Mutation in Table and VectorSchemaRoot

VectorSchemaRoot provides a thin wrapper on the vectors that hold its data. Individual vectors can be retrieved from a vector schema root. These vectors have setters for modifying their elements, making VectorSchemaRoot immutable only by convention. The protocol for mutating a vector is documented in the ValueVector interface:

  • values need to be written in order (e.g. index 0, 1, 2, 5)

  • null vectors start with all values as null before writing anything

  • for variable width types, the offset vector should be all zeros before writing

  • you must call setValueCount before a vector can be read

  • you should never write to a vector once it has been read.

The rules aren’t enforced by the API so the programmer is responsible for ensuring that they are followed. Failure to do so could lead to runtime exceptions.

Table, on the other hand, is immutable. The underlying vectors are not exposed.
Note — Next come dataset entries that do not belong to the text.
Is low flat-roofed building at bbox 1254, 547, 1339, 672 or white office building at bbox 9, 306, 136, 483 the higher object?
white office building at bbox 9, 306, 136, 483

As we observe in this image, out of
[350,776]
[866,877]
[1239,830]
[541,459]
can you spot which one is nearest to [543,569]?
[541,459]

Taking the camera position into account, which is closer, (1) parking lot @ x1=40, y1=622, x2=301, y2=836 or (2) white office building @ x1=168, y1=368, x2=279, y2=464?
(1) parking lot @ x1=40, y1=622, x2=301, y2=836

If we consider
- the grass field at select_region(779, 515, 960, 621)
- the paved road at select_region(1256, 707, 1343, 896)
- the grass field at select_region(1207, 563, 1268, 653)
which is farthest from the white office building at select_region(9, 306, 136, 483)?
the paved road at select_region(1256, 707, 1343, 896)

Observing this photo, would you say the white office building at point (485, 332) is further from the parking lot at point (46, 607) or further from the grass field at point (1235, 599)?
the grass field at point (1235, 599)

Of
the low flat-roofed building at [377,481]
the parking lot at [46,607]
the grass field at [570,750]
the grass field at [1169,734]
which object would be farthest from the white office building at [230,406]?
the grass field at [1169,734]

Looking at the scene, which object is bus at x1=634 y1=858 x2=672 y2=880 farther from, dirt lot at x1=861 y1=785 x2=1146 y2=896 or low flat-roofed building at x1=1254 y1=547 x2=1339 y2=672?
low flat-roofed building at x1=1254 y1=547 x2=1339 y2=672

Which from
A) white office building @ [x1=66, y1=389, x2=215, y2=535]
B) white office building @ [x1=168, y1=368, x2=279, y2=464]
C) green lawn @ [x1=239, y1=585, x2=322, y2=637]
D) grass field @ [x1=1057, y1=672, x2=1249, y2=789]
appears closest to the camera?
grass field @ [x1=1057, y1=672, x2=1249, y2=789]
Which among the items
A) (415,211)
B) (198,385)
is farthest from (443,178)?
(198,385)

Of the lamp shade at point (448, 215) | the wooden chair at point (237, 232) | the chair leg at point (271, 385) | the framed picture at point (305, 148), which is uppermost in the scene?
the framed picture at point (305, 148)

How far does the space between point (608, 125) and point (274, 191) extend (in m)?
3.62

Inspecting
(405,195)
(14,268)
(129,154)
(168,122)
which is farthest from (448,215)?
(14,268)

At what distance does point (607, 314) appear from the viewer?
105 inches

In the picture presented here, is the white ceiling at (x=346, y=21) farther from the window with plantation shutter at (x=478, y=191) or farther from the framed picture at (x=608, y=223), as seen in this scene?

When a table is created from existing vectors, their memory is transferred to new vectors, so subsequent changes to the original vectors can’t impact the new table’s values.

Features and limitations

A basic set of table functionality is currently available:

  • Create a table from vectors or VectorSchemaRoot

  • Iterate tables by row, or set the current row index directly

  • Access vector values as primitives, objects, and/or nullable ValueHolder instances (depending on type)

  • Get a FieldReader for any vector

  • Add and remove vectors, creating new tables

  • Encode and decode a table’s vectors using dictionary encoding

  • Export table data for use by native code

  • Print representative data to TSV strings

  • Get a table’s schema

  • Slice tables

  • Convert table to VectorSchemaRoot

Limitations in the 10.0.0 release:

  • Creating Tables with data imported using the C-Data API will result in a runtime exception. Support for ths feature is gated on PR#13248 (https://github.com/apache/arrow/pull/13248).

  • No support ChunkedArray or any form of row-group. Support for chunked arrays or row groups will be considered for a future release.

  • No support for the C-Stream API. Support for the streaming API is contingent on chunked array support

  • No support for creating tables directly from Java POJOs. All data held by a table must be imported via a VectorSchemaRoot, or from collections or arrays of vectors.

  • No support for mutable tables.

The Table API

Like VectorSchemaRoot, a table contains a Schema and an ordered collection of FieldVector objects, but it is designed to be accessed via a row-oriented interface.

Creating a Table from a VectorSchemaRoot

Tables are created from a VectorSchemaRoot as shown below. The memory buffers holding the data are transferred from the vector schema root to new vectors in the new table, clearing the source vectors in the process. This ensures that the data in your new table is never changed. Since the buffers are transferred rather than copied, this is a very low overhead operation.

Table t = new Table(someVectorSchemaRoot);

If you now update the vectors held by the VectorSchemaRoot (using some version of ValueVector#setSafe()), it would reflect those changes, but the values in table t are unchanged.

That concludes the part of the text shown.